What you will do:
Return each of the rows below word for word, leaving out the pictures.

Material for this task:
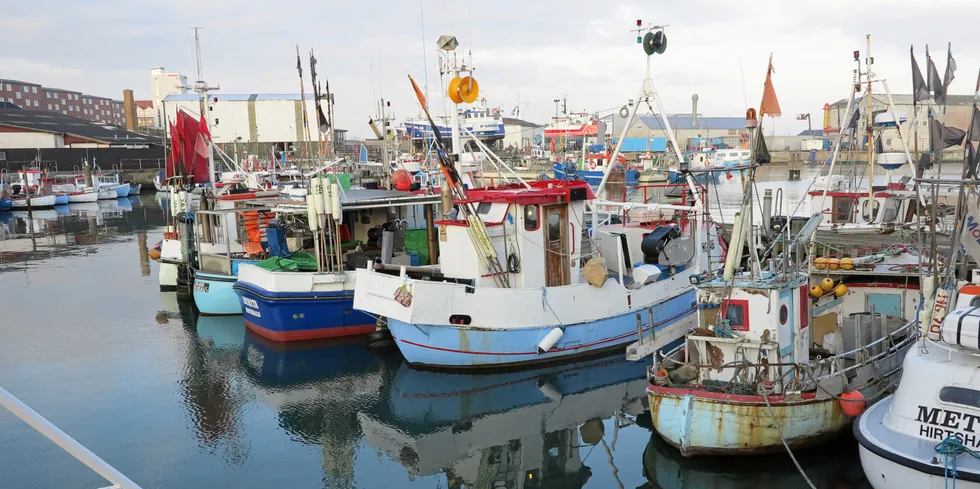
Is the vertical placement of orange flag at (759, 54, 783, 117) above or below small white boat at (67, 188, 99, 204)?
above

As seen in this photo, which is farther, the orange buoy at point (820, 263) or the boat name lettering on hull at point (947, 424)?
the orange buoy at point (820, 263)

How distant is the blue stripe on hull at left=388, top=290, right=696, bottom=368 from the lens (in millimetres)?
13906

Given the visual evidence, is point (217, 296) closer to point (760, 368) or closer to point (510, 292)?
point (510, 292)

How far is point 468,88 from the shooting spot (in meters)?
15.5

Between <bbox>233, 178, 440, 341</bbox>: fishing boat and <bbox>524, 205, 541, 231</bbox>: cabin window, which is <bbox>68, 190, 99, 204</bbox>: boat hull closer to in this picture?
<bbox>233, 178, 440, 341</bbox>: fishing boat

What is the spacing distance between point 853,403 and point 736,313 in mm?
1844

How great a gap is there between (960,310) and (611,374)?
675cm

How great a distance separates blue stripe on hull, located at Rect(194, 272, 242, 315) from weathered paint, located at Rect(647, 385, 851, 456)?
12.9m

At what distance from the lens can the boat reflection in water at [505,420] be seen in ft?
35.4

Answer to the problem:
Is the vertical placement of orange flag at (759, 54, 783, 117) above or below small white boat at (67, 188, 99, 204)?
above

As seen in this photo, which is farther, the orange buoy at point (820, 263) or the boat name lettering on hull at point (947, 424)?
the orange buoy at point (820, 263)

How distant is the blue stripe on hull at left=388, top=290, right=696, bottom=368 from the lens (in millimetres)?
13906

Given the visual evidence, is point (217, 296) closer to point (760, 368) or closer to point (510, 292)?
point (510, 292)

How far is point 468,88 from the shooting spot (in meters)?
15.5

Between <bbox>233, 178, 440, 341</bbox>: fishing boat and <bbox>524, 205, 541, 231</bbox>: cabin window, which is <bbox>68, 190, 99, 204</bbox>: boat hull closer to in this picture?
<bbox>233, 178, 440, 341</bbox>: fishing boat

What is the spacing distance between point 853,403 and point 736,313 in mm?
1844

How great a gap is there between (960,310) and (611,374)?
675cm

How great a distance separates blue stripe on hull, located at Rect(194, 272, 242, 315) from weathered paint, located at Rect(647, 385, 851, 456)?
12.9m

At what distance from the lens can the boat reflection in water at [505,420] be seen in ft?
35.4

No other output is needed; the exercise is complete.